課題の指示: 次のリストの全行を一字一句変えずに書き写してください。ただし、画像は解答に含めないでください。

[データセットの項目]
•••••

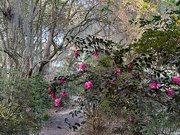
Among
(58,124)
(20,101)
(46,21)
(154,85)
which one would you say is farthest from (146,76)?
(58,124)

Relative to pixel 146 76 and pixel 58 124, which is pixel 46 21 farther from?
pixel 146 76

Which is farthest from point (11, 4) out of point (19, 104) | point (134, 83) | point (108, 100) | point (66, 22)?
point (134, 83)

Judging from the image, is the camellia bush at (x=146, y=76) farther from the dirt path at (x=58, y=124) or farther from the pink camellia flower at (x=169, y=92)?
the dirt path at (x=58, y=124)

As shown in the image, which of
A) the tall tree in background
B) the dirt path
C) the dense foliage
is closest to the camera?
the dense foliage

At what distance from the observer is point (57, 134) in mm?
5727

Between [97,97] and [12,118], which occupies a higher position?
[97,97]

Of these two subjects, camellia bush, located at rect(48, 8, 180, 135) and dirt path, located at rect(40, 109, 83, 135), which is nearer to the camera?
camellia bush, located at rect(48, 8, 180, 135)

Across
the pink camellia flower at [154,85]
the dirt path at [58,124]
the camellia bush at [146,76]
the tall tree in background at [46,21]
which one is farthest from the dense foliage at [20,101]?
the pink camellia flower at [154,85]

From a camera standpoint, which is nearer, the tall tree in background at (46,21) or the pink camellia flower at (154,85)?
the pink camellia flower at (154,85)

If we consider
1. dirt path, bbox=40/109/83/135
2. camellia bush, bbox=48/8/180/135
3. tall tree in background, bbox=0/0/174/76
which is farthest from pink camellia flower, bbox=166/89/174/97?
dirt path, bbox=40/109/83/135

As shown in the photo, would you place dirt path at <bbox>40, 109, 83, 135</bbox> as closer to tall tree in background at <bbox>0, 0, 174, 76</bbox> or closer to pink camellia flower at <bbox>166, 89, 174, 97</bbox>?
tall tree in background at <bbox>0, 0, 174, 76</bbox>

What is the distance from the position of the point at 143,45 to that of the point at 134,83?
35 cm

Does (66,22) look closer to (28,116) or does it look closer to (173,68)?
(28,116)

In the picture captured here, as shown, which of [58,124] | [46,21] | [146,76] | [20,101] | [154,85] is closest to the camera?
[154,85]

•••••

演習の解答:
Among
(58,124)
(20,101)
(46,21)
(154,85)
which one would you say is farthest from (146,76)?
(58,124)

Relative to pixel 146 76 and pixel 58 124, which is pixel 46 21 farther from?
pixel 146 76

Which is farthest from point (11, 4) out of point (19, 104) | point (134, 83) | point (108, 100) | point (66, 22)?
point (134, 83)

Judging from the image, is the camellia bush at (x=146, y=76) farther from the dirt path at (x=58, y=124) or farther from the pink camellia flower at (x=169, y=92)?
the dirt path at (x=58, y=124)

As shown in the image, which of
A) the tall tree in background
B) the dirt path
C) the dense foliage
is closest to the camera?
the dense foliage

At what distance from the observer is point (57, 134) in mm?
5727

Between [97,97] and [12,118], which occupies a higher position?
[97,97]

Of these two subjects, camellia bush, located at rect(48, 8, 180, 135) and dirt path, located at rect(40, 109, 83, 135), which is nearer to the camera?
camellia bush, located at rect(48, 8, 180, 135)

Across
the pink camellia flower at [154,85]
the dirt path at [58,124]
the camellia bush at [146,76]
the tall tree in background at [46,21]
which one is farthest from the dense foliage at [20,101]?
the pink camellia flower at [154,85]

From a camera standpoint, which is nearer, the tall tree in background at (46,21) or the pink camellia flower at (154,85)?
the pink camellia flower at (154,85)

If we consider
1. dirt path, bbox=40/109/83/135
2. camellia bush, bbox=48/8/180/135
3. tall tree in background, bbox=0/0/174/76
which is farthest from pink camellia flower, bbox=166/89/174/97?
dirt path, bbox=40/109/83/135

As shown in the photo, would you place dirt path at <bbox>40, 109, 83, 135</bbox> as closer to tall tree in background at <bbox>0, 0, 174, 76</bbox> or closer to pink camellia flower at <bbox>166, 89, 174, 97</bbox>?
tall tree in background at <bbox>0, 0, 174, 76</bbox>

What is the distance from the position of the point at 143,45 to that of the point at 134,83?
35 cm

Does (66,22) look closer to (28,116) or does it look closer to (173,68)?
(28,116)

In the picture captured here, as shown, which of [58,124] | [46,21] | [146,76] | [20,101] | [154,85] is closest to the camera?
[154,85]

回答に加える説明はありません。